"""

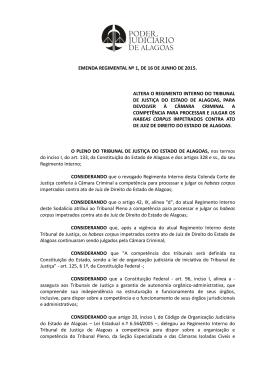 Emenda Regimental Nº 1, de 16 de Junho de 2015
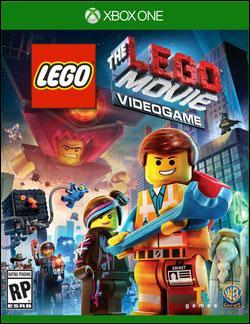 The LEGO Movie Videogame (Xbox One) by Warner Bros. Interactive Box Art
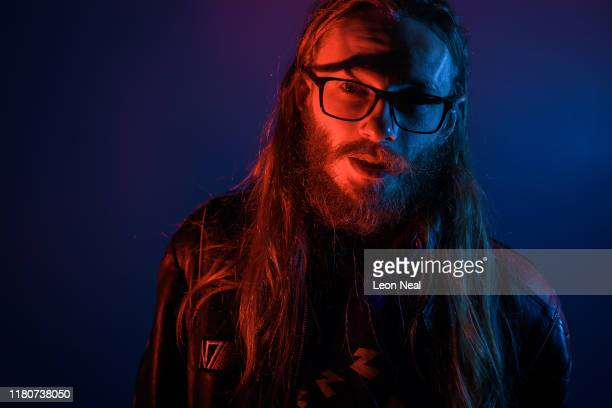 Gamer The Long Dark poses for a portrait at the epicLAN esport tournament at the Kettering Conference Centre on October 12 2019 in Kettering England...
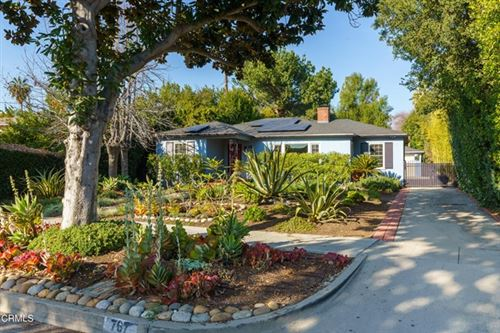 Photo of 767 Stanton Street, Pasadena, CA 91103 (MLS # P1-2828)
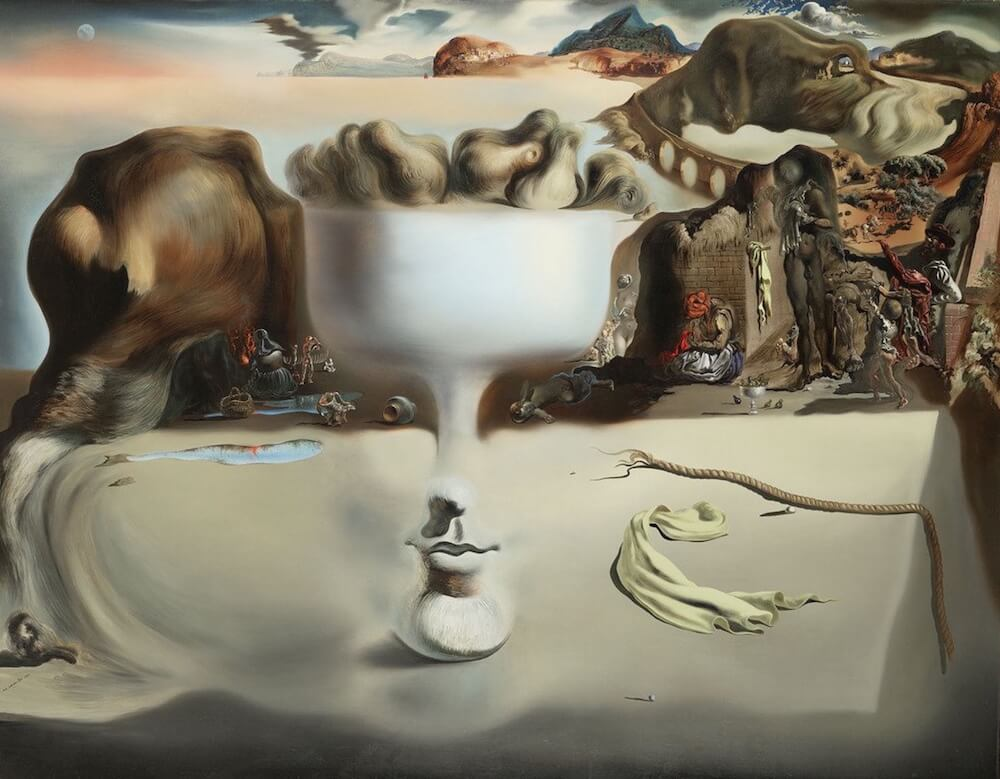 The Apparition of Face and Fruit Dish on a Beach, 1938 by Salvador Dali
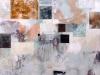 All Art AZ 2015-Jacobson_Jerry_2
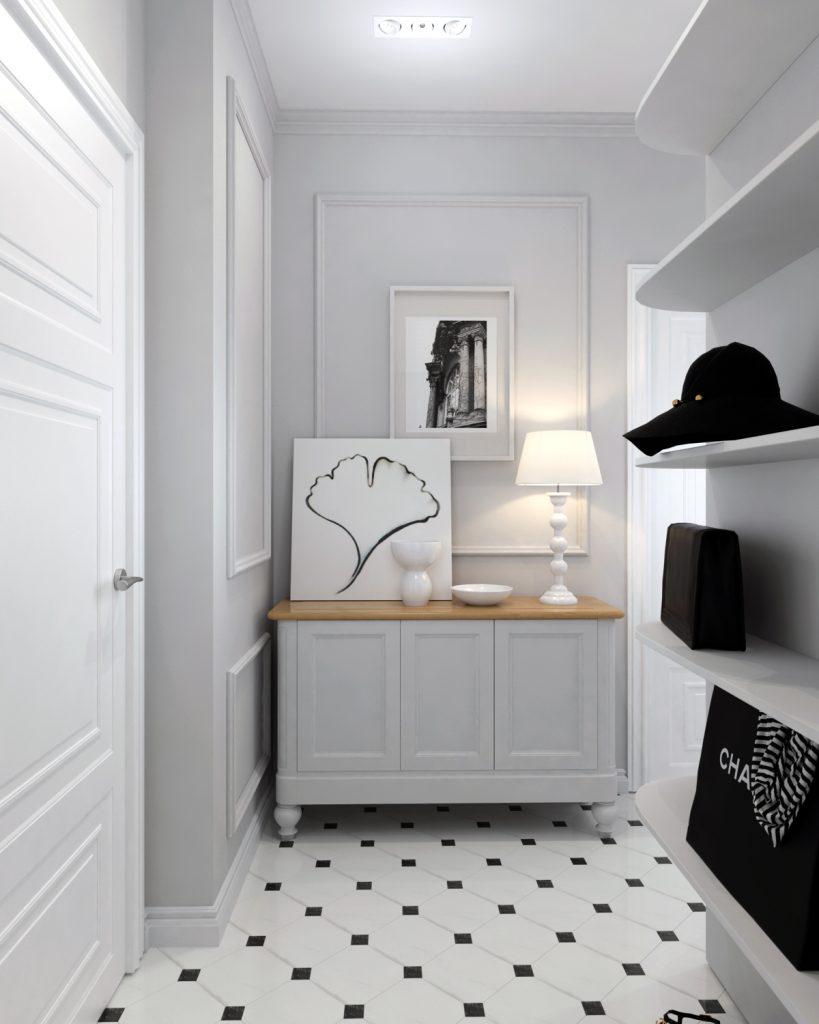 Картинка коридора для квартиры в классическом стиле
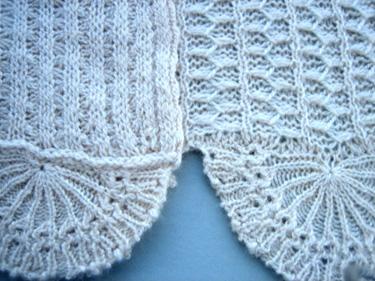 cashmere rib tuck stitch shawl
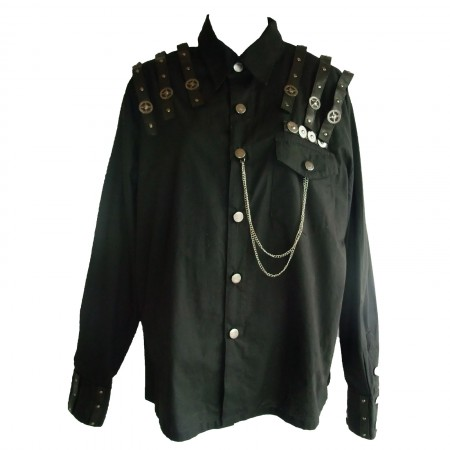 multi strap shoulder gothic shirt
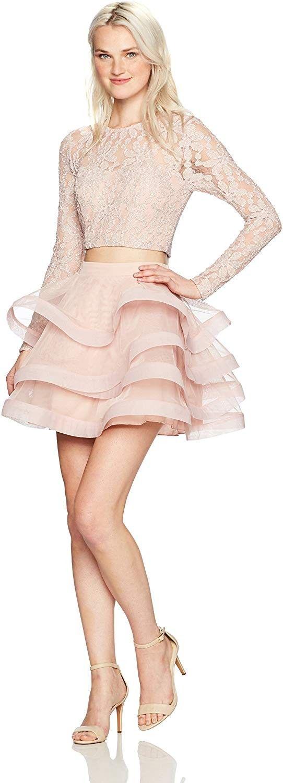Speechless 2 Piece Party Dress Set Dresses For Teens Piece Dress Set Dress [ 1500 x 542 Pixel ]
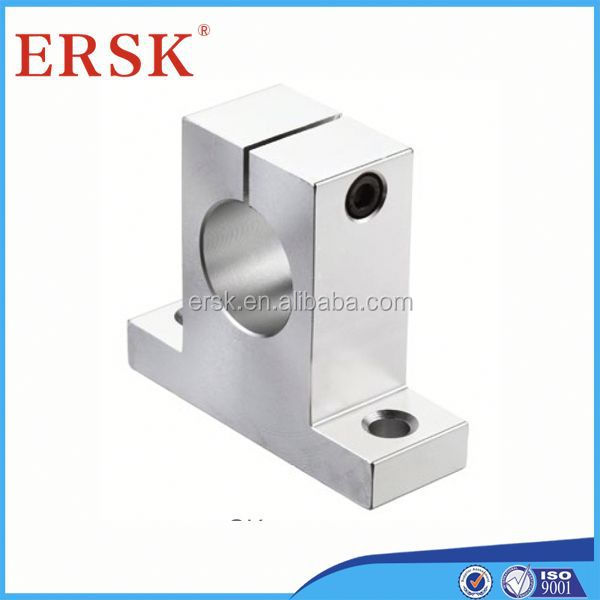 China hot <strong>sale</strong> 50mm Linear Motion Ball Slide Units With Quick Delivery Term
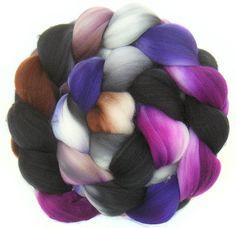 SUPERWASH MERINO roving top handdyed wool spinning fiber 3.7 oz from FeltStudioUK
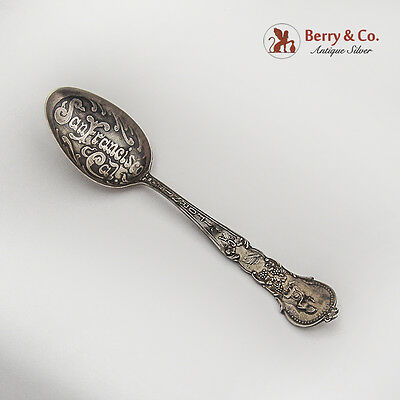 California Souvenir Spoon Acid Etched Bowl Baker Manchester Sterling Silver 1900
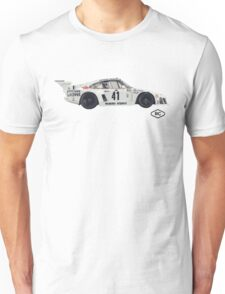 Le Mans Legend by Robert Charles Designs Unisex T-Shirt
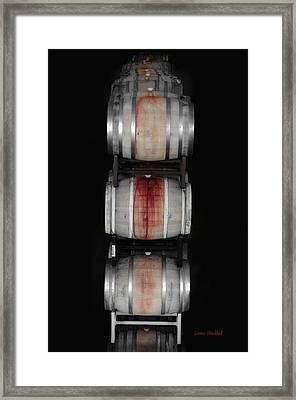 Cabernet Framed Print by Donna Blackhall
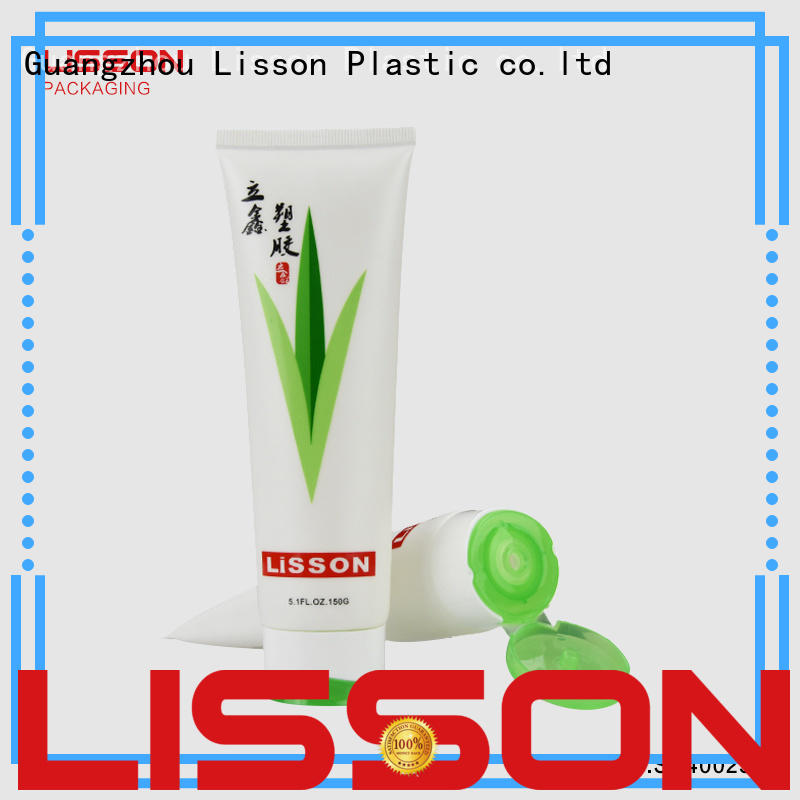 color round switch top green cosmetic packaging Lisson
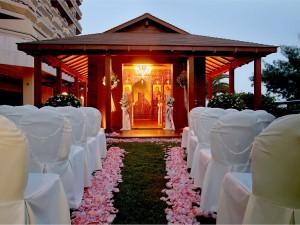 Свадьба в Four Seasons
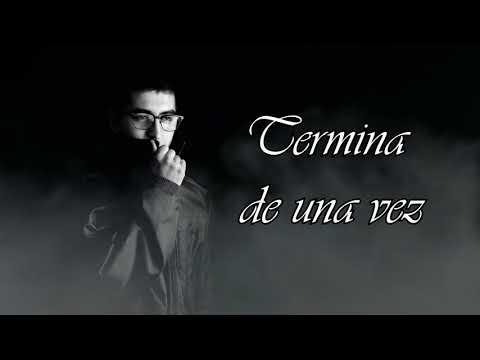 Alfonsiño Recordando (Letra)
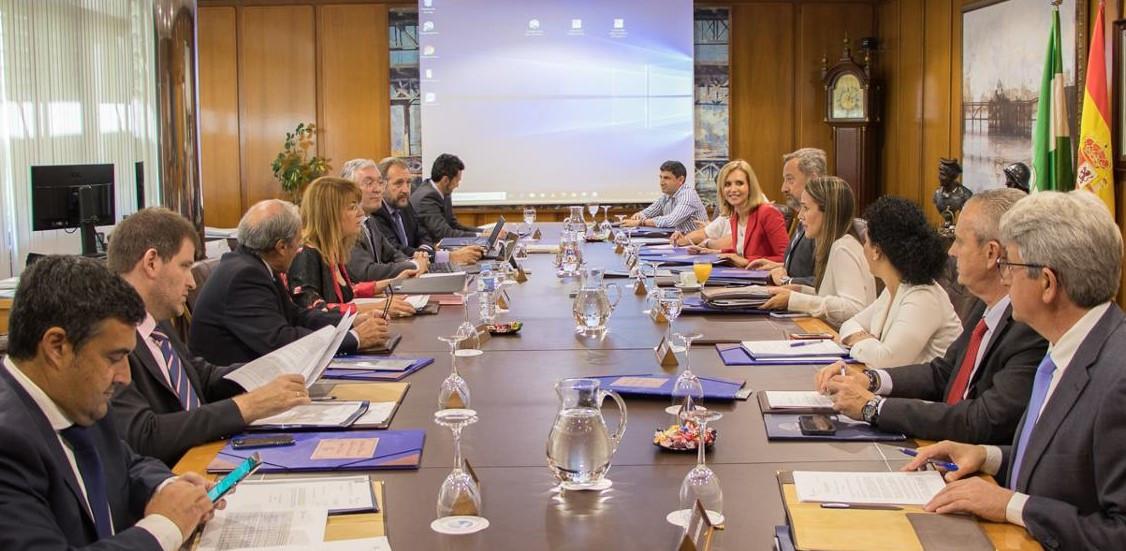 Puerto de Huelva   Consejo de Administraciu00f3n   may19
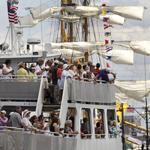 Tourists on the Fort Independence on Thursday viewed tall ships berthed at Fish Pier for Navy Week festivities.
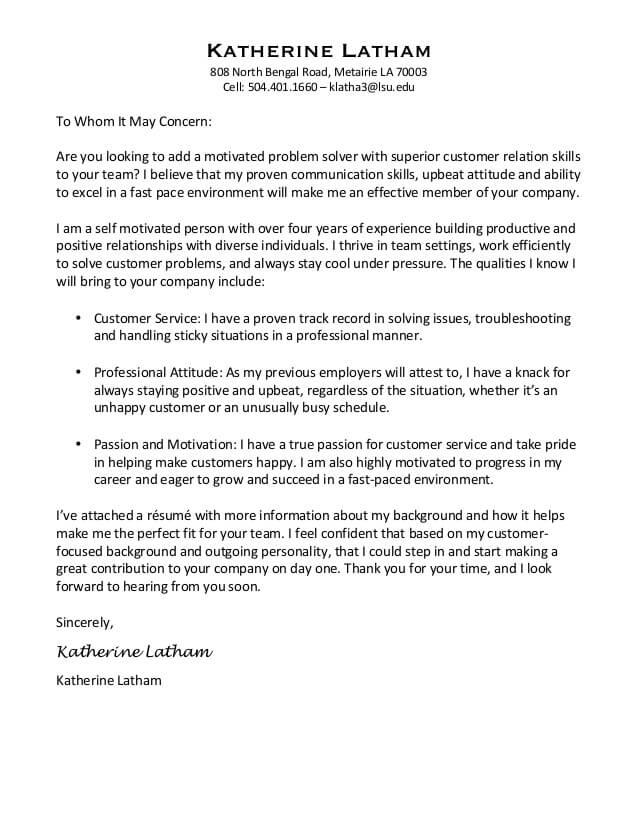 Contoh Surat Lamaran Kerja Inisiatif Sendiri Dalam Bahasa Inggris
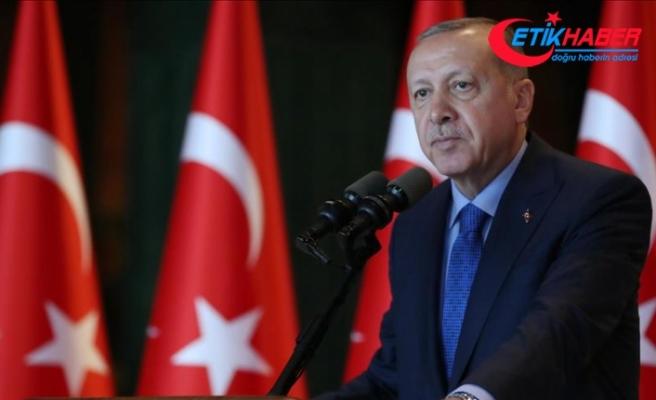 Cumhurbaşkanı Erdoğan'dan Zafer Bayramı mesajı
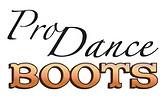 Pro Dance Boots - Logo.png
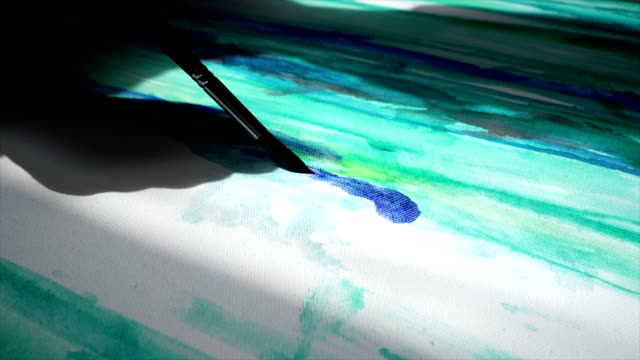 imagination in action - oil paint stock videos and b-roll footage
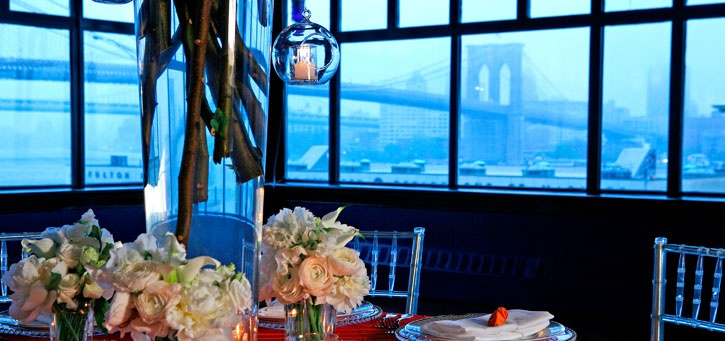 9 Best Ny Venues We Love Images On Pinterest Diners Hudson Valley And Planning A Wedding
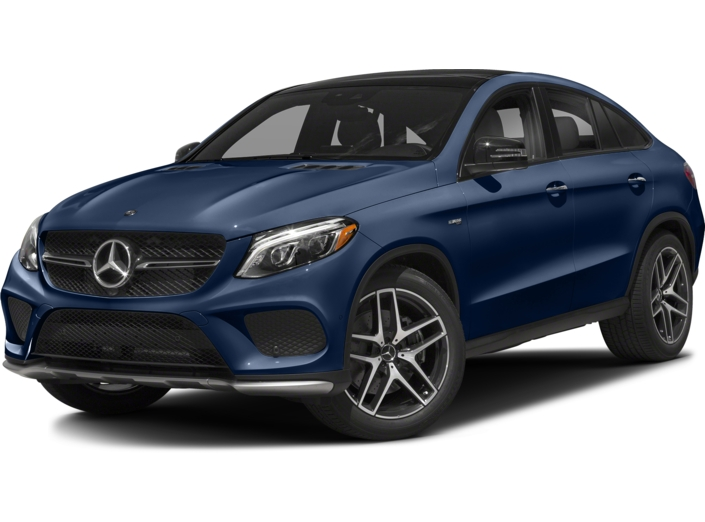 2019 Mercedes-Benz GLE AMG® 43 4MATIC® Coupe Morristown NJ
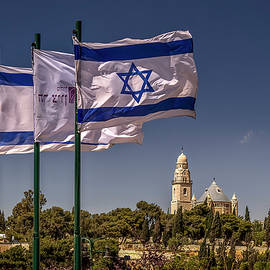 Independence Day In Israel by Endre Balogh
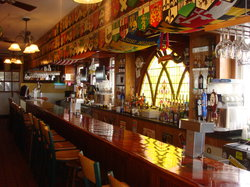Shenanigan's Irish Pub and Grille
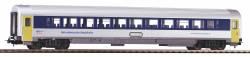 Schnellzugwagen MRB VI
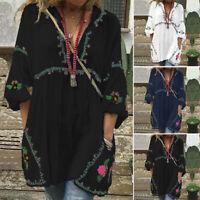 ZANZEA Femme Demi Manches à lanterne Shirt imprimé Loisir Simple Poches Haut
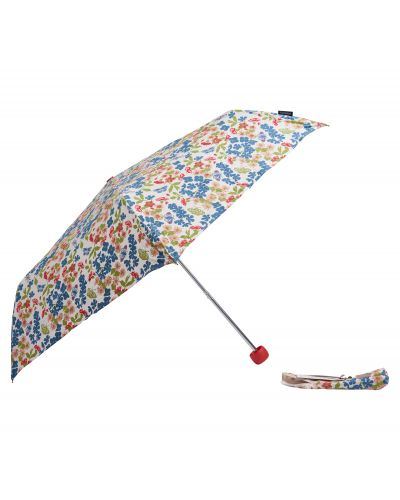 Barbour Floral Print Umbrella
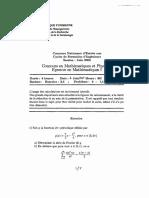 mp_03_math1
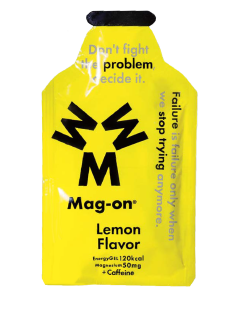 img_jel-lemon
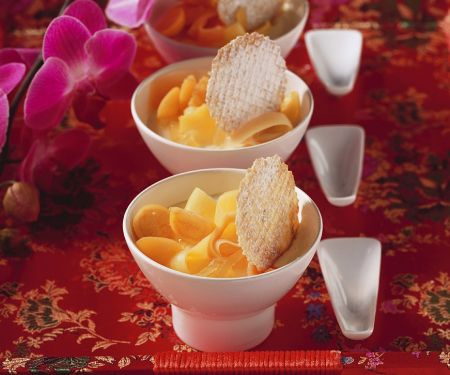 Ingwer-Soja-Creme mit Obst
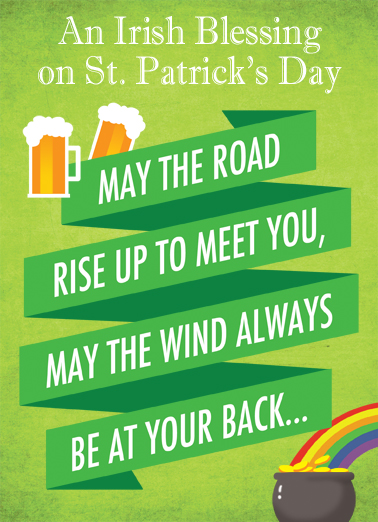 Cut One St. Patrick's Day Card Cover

"""

BRIEF
An exact transcription of the material is required, without any pictures.

RESULT FOR THIS EXERCISE
 Emenda Regimental Nº 1, de 16 de Junho de 2015
 The LEGO Movie Videogame (Xbox One) by Warner Bros. Interactive Box Art
 Gamer The Long Dark poses for a portrait at the epicLAN esport tournament at the Kettering Conference Centre on October 12 2019 in Kettering England...
 Photo of 767 Stanton Street, Pasadena, CA 91103 (MLS # P1-2828)
 The Apparition of Face and Fruit Dish on a Beach, 1938 by Salvador Dali
 All Art AZ 2015-Jacobson_Jerry_2
 Картинка коридора для квартиры в классическом стиле
 cashmere rib tuck stitch shawl
 multi strap shoulder gothic shirt
Speechless 2 Piece Party Dress Set Dresses For Teens Piece Dress Set Dress [ 1500 x 542 Pixel ]
 China hot <strong>sale</strong> 50mm Linear Motion Ball Slide Units With Quick Delivery Term
 SUPERWASH MERINO roving top handdyed wool spinning fiber 3.7 oz from FeltStudioUK
 California Souvenir Spoon Acid Etched Bowl Baker Manchester Sterling Silver 1900
 Le Mans Legend by Robert Charles Designs Unisex T-Shirt
 Cabernet Framed Print by Donna Blackhall
 color round switch top green cosmetic packaging Lisson
 Свадьба в Four Seasons
 Alfonsiño Recordando (Letra)
 Puerto de Huelva   Consejo de Administraciu00f3n   may19
 Tourists on the Fort Independence on Thursday viewed tall ships berthed at Fish Pier for Navy Week festivities.
 Contoh Surat Lamaran Kerja Inisiatif Sendiri Dalam Bahasa Inggris
 Cumhurbaşkanı Erdoğan'dan Zafer Bayramı mesajı
 Pro Dance Boots - Logo.png
 imagination in action - oil paint stock videos and b-roll footage
 9 Best Ny Venues We Love Images On Pinterest Diners Hudson Valley And Planning A Wedding
 2019 Mercedes-Benz GLE AMG® 43 4MATIC® Coupe Morristown NJ
 Independence Day In Israel by Endre Balogh
Shenanigan's Irish Pub and Grille
 Schnellzugwagen MRB VI
 ZANZEA Femme Demi Manches à lanterne Shirt imprimé Loisir Simple Poches Haut
 Barbour Floral Print Umbrella
 mp_03_math1
 img_jel-lemon
 Ingwer-Soja-Creme mit Obst
 Cut One St. Patrick's Day Card Cover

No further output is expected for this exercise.